QUESTIONS:
[1] Transcribe the passage on custom suspension points from "Custom suspension points change" up to and including "state and transitions.".
[2] Go on with the passage about custom suspension points in driver design, starting after its last sentence.

TEXT UNDER STUDY:
Segment Open

Custom suspension points

Custom suspension points change how you think about driver architecture. Instead of writing a function that blocks until an operation completes, you write a state machine that advances when the hardware is ready. The driver becomes a description of valid hardware states and the transitions between them — which is what it always should have been. The OS kernel scheduler, the interrupt controller, and the task executor all speak the same language: poll, yield, resume. No magic. No hidden runtime. Just state and transitions.

This approach effectively eliminates the async-sync impedance mismatch. When the driver is a state machine, it doesn’t care if it’s being polled by a high-level executor or a simple interrupt handler. You’ve decoupled the logic from the execution strategy, achieving true runtime-agnostic code.

Segment Closed

GIVEN MATERIAL:
Segment Open

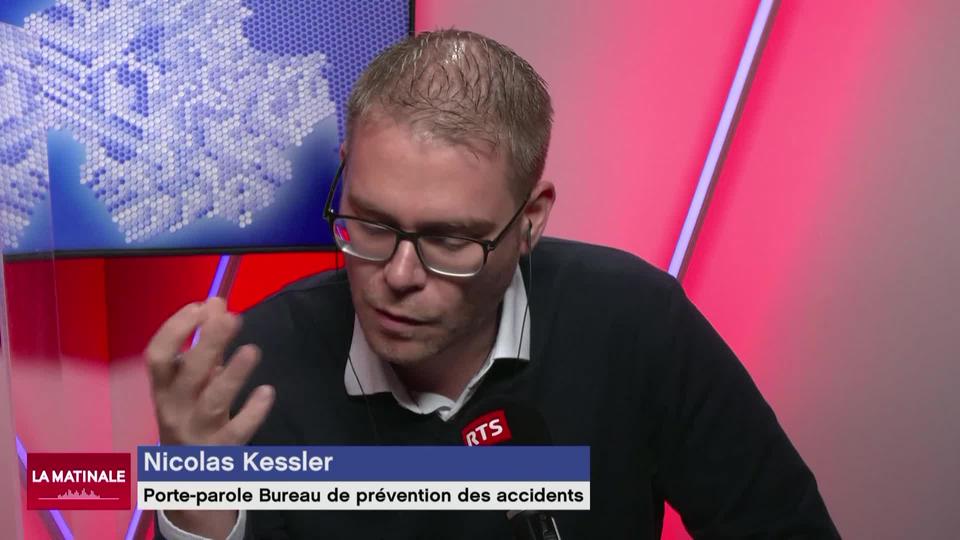 RTS

LA MATINALE

Nicolas Kessler

Porte-parole Bureau de prévention des accidents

Segment Closed

EXPECTED RESULTS:
[1]
Custom suspension points change how you think about driver architecture. Instead of writing a function that blocks until an operation completes, you write a state machine that advances when the hardware is ready. The driver becomes a description of valid hardware states and the transitions between them — which is what it always should have been. The OS kernel scheduler, the interrupt controller, and the task executor all speak the same language: poll, yield, resume. No magic. No hidden runtime. Just state and transitions.

[2]
The honesty of manual implementation

The compiler lies to you about how cheap async is at the systems boundary. The vtable is there. The implicit saves are there. The opaque type erasure is there. None of it disappears because the syntax looks clean. Going manual doesn’t mean going primitive — it means going honest. You trade ergonomics for auditability, and on systems where auditability is the only acceptable currency, that trade is obvious.

The engineers who will push Rust into real-time kernels and safety-critical firmware aren’t waiting for a better async runtime. They’re already writing enums. They are building the Effector-level control that the standard library is still trying to figure out how to stabilize.